We cannot associate the information obtained via Page Insights with specific user profiles interacting with our Facebook and Instagram pages. We have entered into an agreement with Meta regarding joint responsibility, which defines the allocation of data protection obligations between us and Meta. Details regarding the processing of personal data to create Page Insights and the agreement between us and Meta can be found at: https://www.facebook.com/legal/terms/information_about_page_insights_data. With regard to these data processing activities, you can exercise your data subject rights (see "Your Rights") with Meta as well. Further information can be found in Meta's Privacy Policy at: https://www.facebook.com/privacy/explanation.
Please note that, in accordance with Meta's data protection policies, user data may also be processed in the United States or other third countries. Meta only transfers user data to countries for which an adequacy decision by the European Commission under Article 45 of the GDPR exists or based on suitable safeguards under Article 46 of the GDPR.
Comments and Direct Messages
We also process information that you provide to us through our company page on the respective social media platform. This information can include the username used, contact details, or a message to us. Such processing is carried out solely under our control. We process this data based on our legitimate interest in contacting individuals who make inquiries. The legal basis for this data processing is Article 6(1)(f) of the GDPR. Further data processing may occur if you have given your consent (Article 6(1)(a) GDPR) or if it is required for compliance with a legal obligation (Article 6(1)(c) GDPR).
If you have provided information to participate in a contest, we will only process it to deliver a prize to you if applicable. After delivering the prize, or if you do not win, we will delete the data. The legal basis for processing is Article 6(1)(b) GDPR.
4. Further Data Processing
Contacting via Email
If you send us a message via the contact email provided, we will process the data transmitted for the purpose of responding to your inquiry. We process this data based on our legitimate interest in contacting individuals who make inquiries. The legal basis for data processing is Article 6(1)(f) of the GDPR.

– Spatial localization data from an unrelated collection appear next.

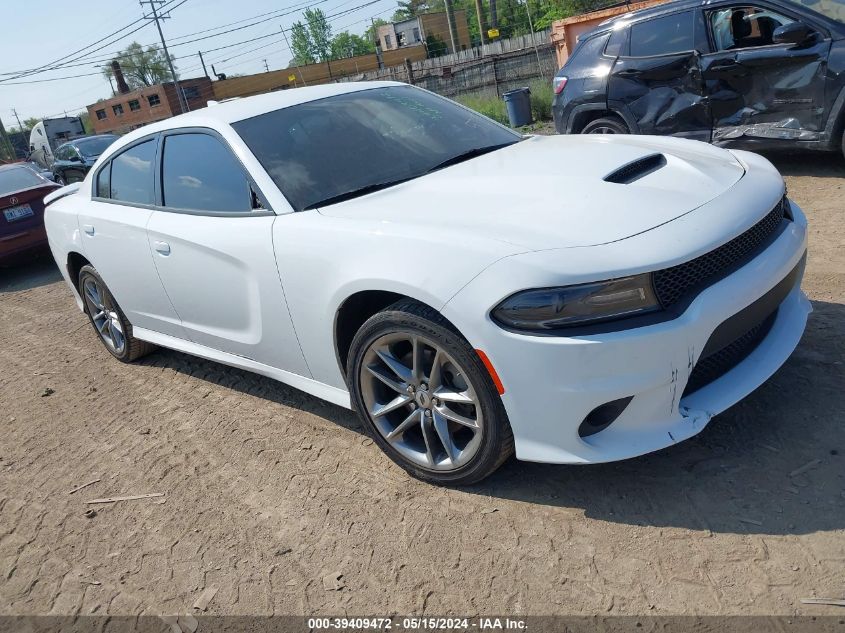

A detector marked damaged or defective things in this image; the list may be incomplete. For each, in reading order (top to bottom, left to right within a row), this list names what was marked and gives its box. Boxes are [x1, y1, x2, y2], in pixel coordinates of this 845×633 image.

damaged gray suv [552, 0, 844, 156]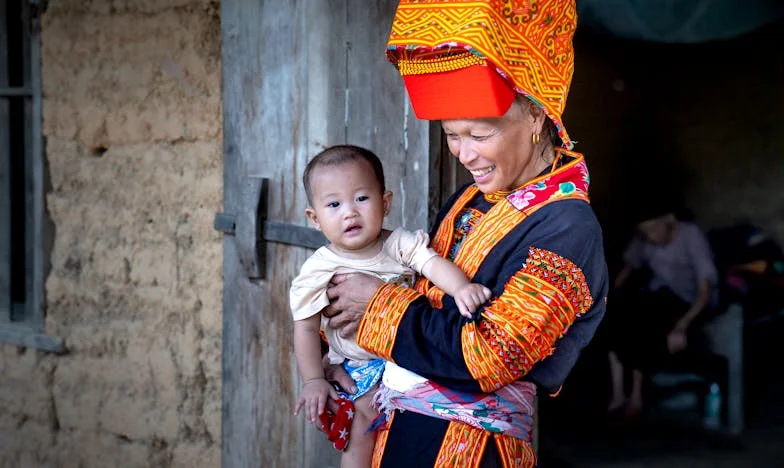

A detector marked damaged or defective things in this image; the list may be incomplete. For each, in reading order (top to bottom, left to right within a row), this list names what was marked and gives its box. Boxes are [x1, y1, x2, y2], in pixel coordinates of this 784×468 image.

cracked plaster wall [2, 1, 224, 466]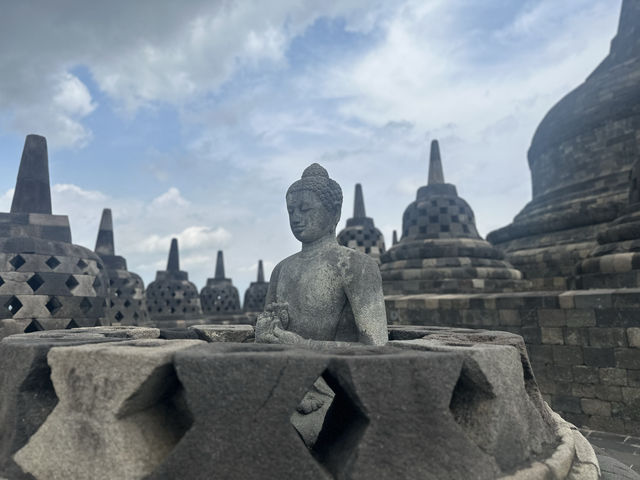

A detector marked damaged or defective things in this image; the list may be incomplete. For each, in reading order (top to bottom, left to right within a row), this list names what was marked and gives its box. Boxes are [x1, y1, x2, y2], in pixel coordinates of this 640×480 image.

broken stupa [488, 0, 640, 288]
broken stupa [0, 135, 109, 338]
broken stupa [93, 207, 149, 324]
broken stupa [145, 238, 202, 324]
broken stupa [199, 251, 241, 316]
broken stupa [242, 260, 268, 314]
broken stupa [336, 183, 384, 260]
broken stupa [380, 139, 528, 294]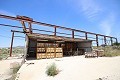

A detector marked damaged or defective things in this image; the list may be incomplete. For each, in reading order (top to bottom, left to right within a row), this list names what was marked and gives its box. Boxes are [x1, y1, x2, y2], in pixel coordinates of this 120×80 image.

rusty steel frame [0, 14, 117, 46]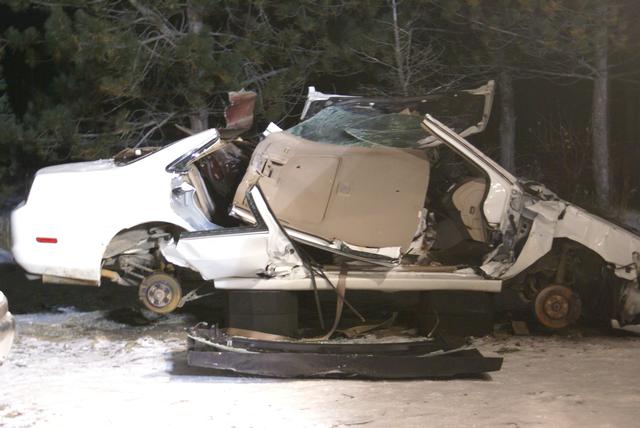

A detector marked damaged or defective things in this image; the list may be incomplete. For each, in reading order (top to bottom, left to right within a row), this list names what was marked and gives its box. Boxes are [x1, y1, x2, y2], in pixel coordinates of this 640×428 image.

shattered windshield [288, 106, 428, 148]
wrecked white car [5, 83, 640, 332]
torn sheet metal [188, 324, 502, 378]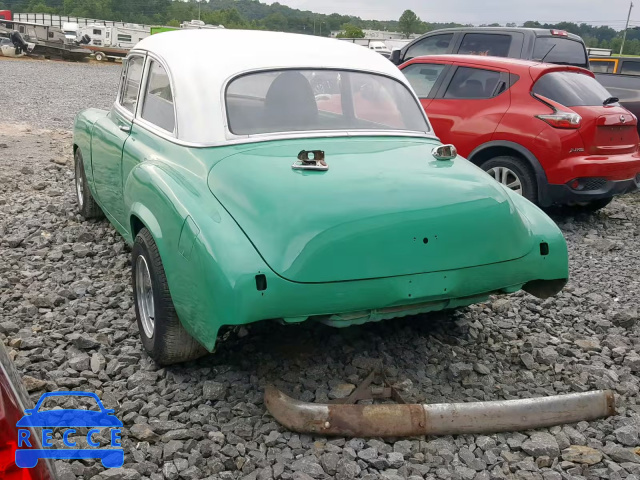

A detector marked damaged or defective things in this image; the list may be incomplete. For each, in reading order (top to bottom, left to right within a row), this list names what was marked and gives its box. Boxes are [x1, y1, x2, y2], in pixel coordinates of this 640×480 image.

detached chrome bumper [264, 386, 616, 438]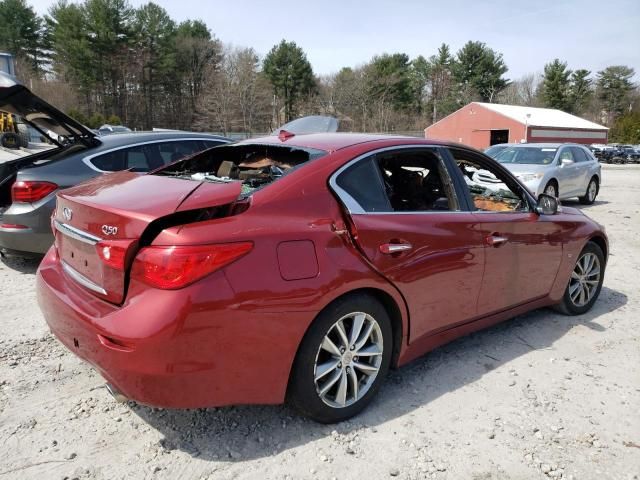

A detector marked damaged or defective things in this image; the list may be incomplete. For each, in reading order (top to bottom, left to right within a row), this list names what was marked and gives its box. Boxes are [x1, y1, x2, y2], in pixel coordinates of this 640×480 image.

damaged red infiniti q50 [37, 128, 608, 424]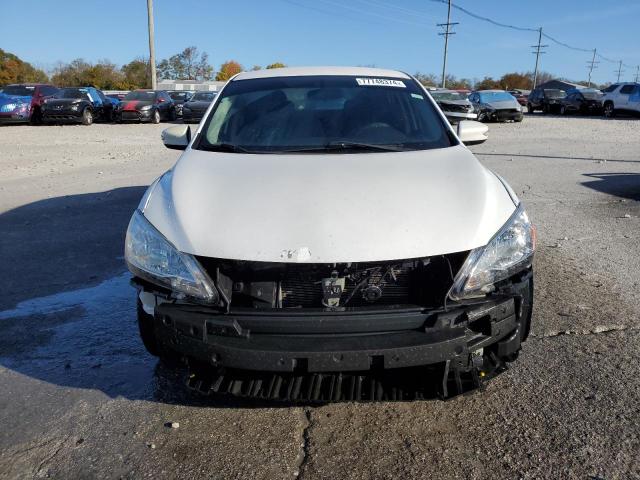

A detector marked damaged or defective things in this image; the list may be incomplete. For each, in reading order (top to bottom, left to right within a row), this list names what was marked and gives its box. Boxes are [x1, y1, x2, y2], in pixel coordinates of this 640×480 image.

cracked pavement [0, 117, 636, 480]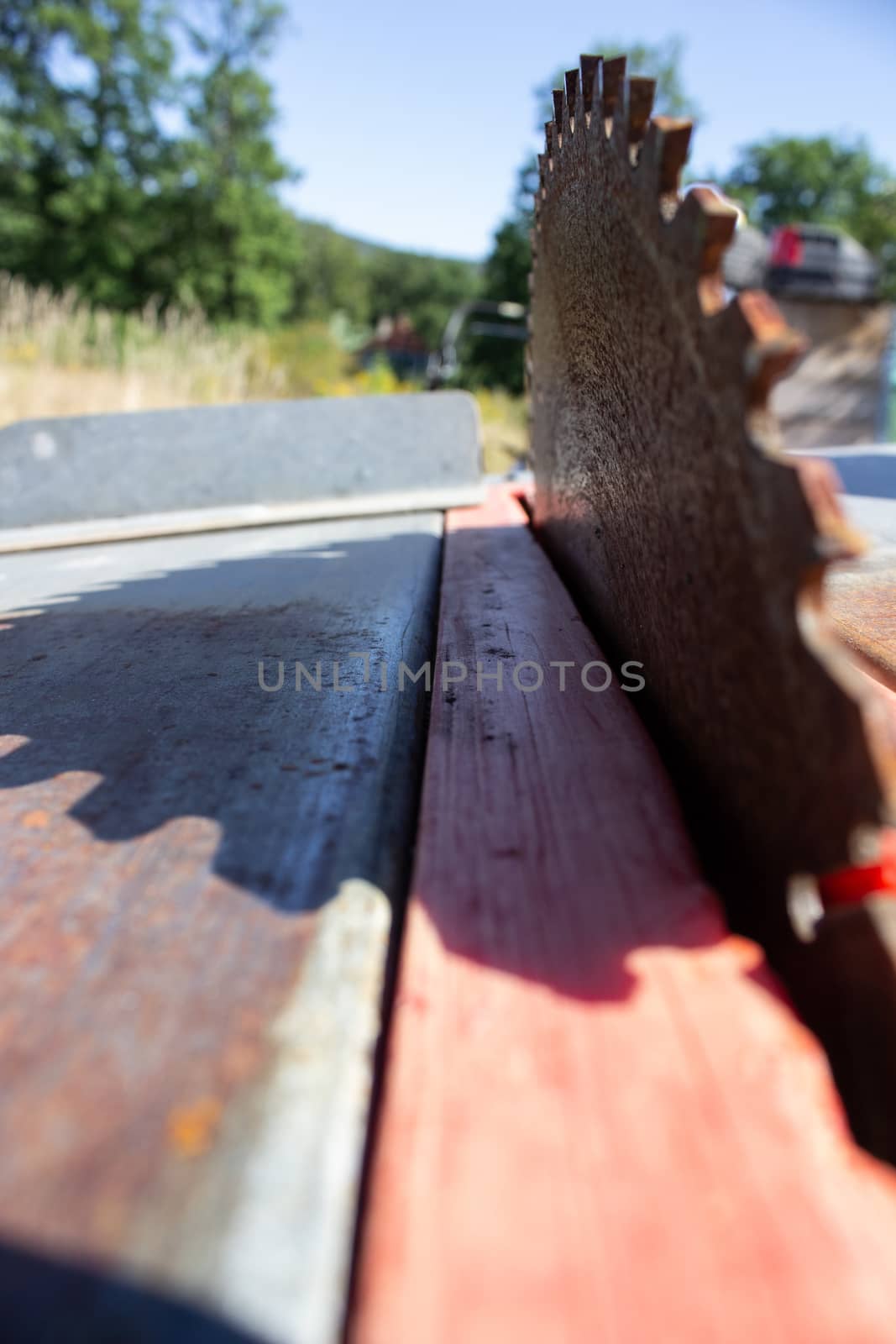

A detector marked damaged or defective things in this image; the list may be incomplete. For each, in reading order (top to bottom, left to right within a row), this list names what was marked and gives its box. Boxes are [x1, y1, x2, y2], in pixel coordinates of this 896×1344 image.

rusty metal surface [0, 511, 440, 1331]
rusty metal surface [527, 55, 887, 954]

Customer and Interested Party Data
If you contact our company as a customer or interested party, we will process your data to establish or carry out the contractual relationship as necessary. This regularly includes processing the personal data, contract and payment data, as well as the contact and communication data of our points of contact with business customers and partners. The legal basis for this processing is Article 6(1)(b) of the GDPR.
We also process customer and interested party data for evaluation and marketing purposes. These processes are based on the legal foundation of Article 6(1)(f) of the GDPR and serve our interest in further developing our offerings and informing you specifically about our offers.
Further data processing may occur if you have given your consent (Article 6(1)(a) GDPR) or if it is required for compliance with a legal obligation (Article 6(1)(c) GDPR).